> Dataset entries:
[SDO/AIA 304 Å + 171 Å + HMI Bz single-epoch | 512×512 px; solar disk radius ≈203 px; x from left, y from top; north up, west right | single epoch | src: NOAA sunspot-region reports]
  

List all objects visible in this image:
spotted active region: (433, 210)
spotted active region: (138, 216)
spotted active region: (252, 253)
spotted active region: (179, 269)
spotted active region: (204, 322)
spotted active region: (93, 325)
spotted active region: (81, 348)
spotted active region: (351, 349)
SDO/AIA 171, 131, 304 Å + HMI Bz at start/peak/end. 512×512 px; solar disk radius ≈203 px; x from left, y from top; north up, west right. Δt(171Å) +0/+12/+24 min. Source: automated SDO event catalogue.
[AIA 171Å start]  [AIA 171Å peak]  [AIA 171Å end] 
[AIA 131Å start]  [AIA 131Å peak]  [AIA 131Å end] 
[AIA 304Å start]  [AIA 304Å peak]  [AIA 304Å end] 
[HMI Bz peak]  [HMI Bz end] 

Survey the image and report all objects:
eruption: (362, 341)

==

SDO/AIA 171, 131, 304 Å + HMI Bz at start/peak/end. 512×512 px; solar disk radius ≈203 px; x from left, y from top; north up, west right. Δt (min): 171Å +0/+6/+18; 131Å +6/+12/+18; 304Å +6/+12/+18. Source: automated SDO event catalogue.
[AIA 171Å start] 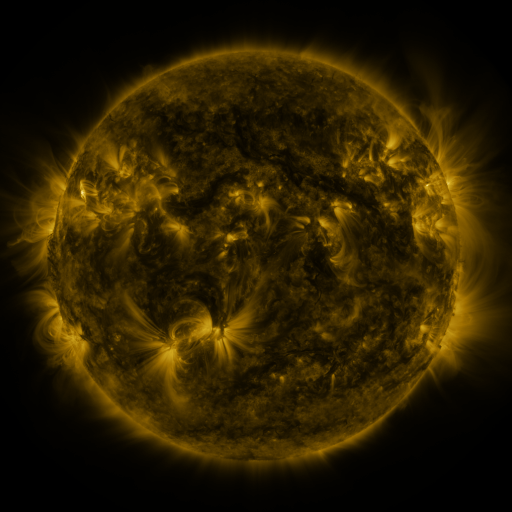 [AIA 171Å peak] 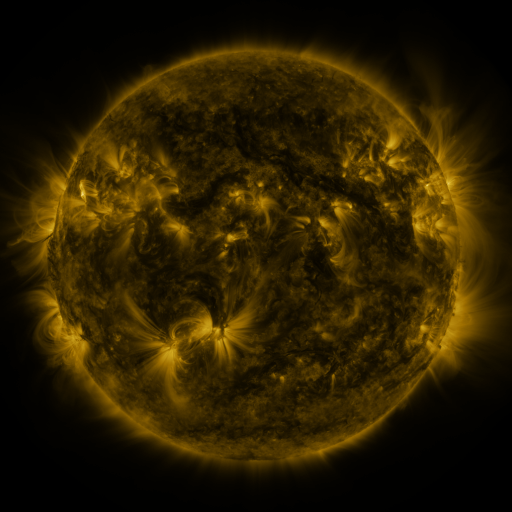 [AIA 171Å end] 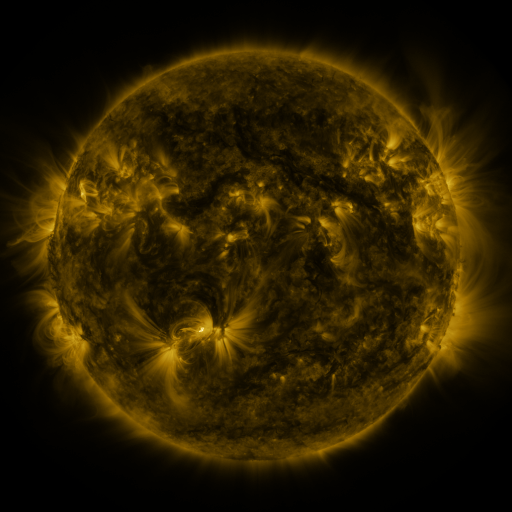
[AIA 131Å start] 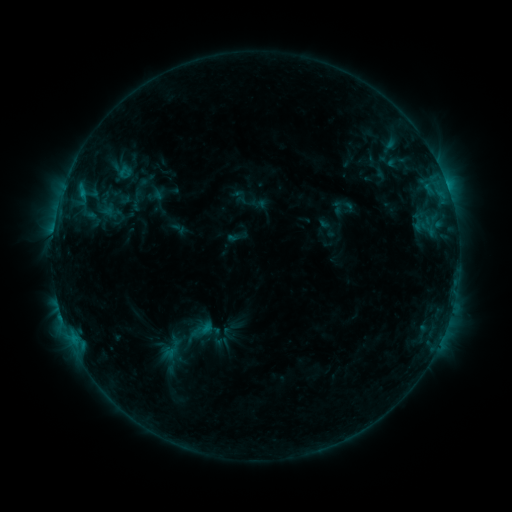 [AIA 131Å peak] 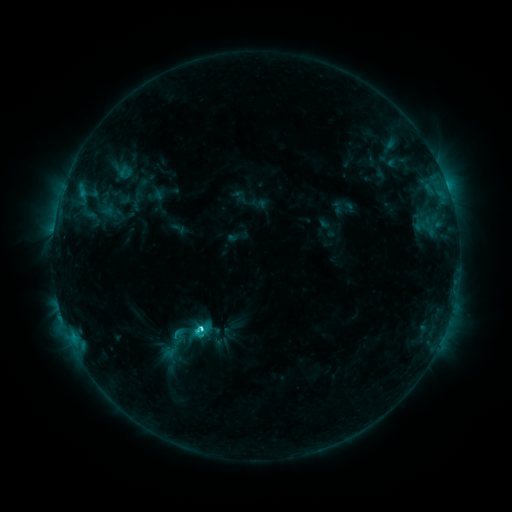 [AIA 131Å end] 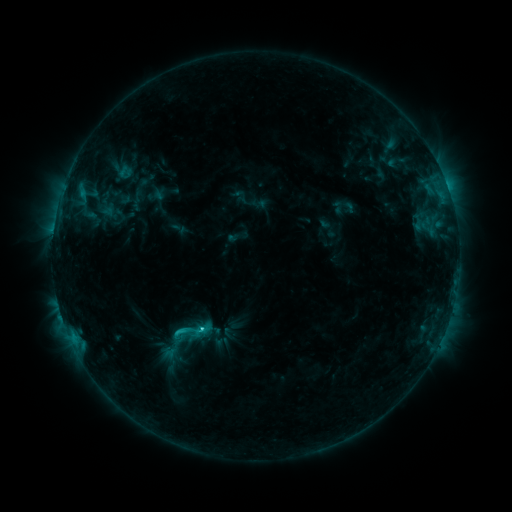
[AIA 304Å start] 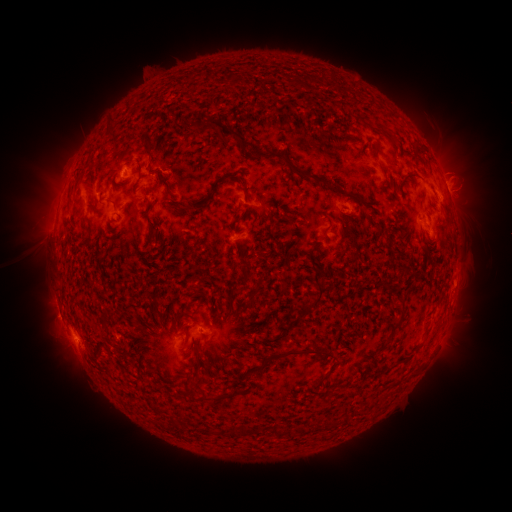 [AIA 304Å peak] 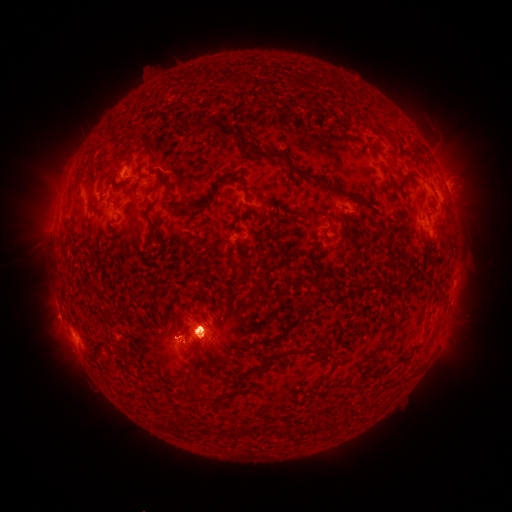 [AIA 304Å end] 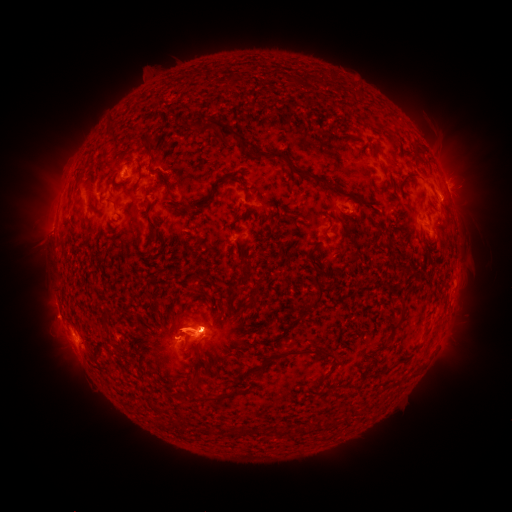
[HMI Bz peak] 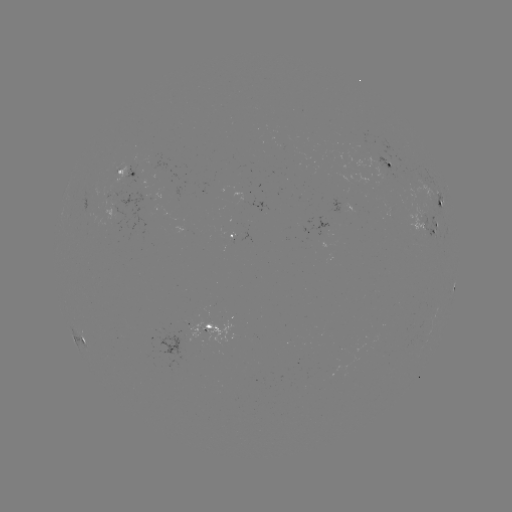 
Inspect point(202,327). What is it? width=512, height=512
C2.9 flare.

> Problem to work on: Copy out, unchanged, the rows from the line containing "[SDO/AIA 304 Å" through the line containing "eruption: (362, 341)", including both of those lines.

> Output of the task:
[SDO/AIA 304 Å + 171 Å + HMI Bz single-epoch | 512×512 px; solar disk radius ≈203 px; x from left, y from top; north up, west right | single epoch | src: NOAA sunspot-region reports]
  

List all objects visible in this image:
spotted active region: (433, 210)
spotted active region: (138, 216)
spotted active region: (252, 253)
spotted active region: (179, 269)
spotted active region: (204, 322)
spotted active region: (93, 325)
spotted active region: (81, 348)
spotted active region: (351, 349)
SDO/AIA 171, 131, 304 Å + HMI Bz at start/peak/end. 512×512 px; solar disk radius ≈203 px; x from left, y from top; north up, west right. Δt(171Å) +0/+12/+24 min. Source: automated SDO event catalogue.
[AIA 171Å start]  [AIA 171Å peak]  [AIA 171Å end] 
[AIA 131Å start]  [AIA 131Å peak]  [AIA 131Å end] 
[AIA 304Å start]  [AIA 304Å peak]  [AIA 304Å end] 
[HMI Bz peak]  [HMI Bz end] 

Survey the image and report all objects:
eruption: (362, 341)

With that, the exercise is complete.